**EXERCISE PROMPT**
Extend the passage on bullet seating and barrel chambering, starting right after its last sentence.

**TEXT PASSAGE**
-*-

The way I achieve the proper seating for my match is very different from what you have read everywhere else. Remember that barrels are expendable.

When my gunsmith chambered my first barrel for this rifle, I provided him with a dummy round in which I had seated the bullet exactly how I wanted it to be. I knew from past experience that my bullet likes to be seated right at the lands. So, he took that dummy cartridge and chambered the barrel so the bullet would be seated right at the lands. He then made me a little guage that I could fit right on a completed cartridge and then use my caliper to measure from the base of the cartridge to the top of the guage to be exactly 3.000. So this way I could check all my loaded ammo with that guage.

When I chambered subsequent barrels for use with the same bullet, all he wanted was that guage to measure. This way all my barrels are chambered the same way for my current bullet.

For a Scar-17s or any other autoloader, it is far more critical that you seat the bullet to magazine length and that will surely by quite far from the lands.

-*-

**SOURCE MATERIAL**
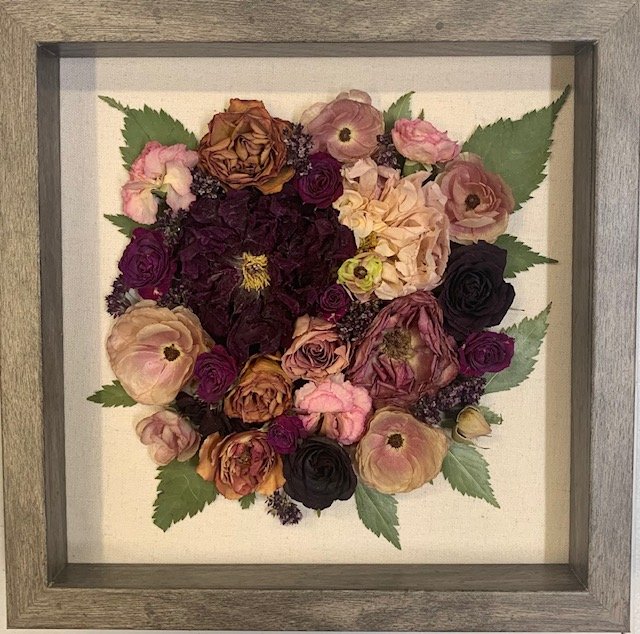 CUSTOM BOUQUET LAYOUT- Minimalist Collection- Choose Frame – Petal Press  Decor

-*-

**ANSWER TO THE PROBLEM**
However, that said, when I loaded my ammo for a semi-auto that I was single feeding, I used the Hornady guage (it was a Stoney Point at the time,) to measure the OAL. That worked quite well and it would also work very well for a bolt action. Finally let me just say that you should not obsess over seating depth for precision. If your bullet is not a VLD design, do not seat it at or into the lands. Then I would try just a couple of depth; mag-length, .060 from the lands and .020 from the lands and I'm not overly fond of that last one for a non-VLD bullet. If you can determine a difference use the one that produces the best results. Just be aware that bullet depth seating is AFTER you have already a very nice load. In my experience, if will not make a lousy load perform well, but it can make a great load be a superb load.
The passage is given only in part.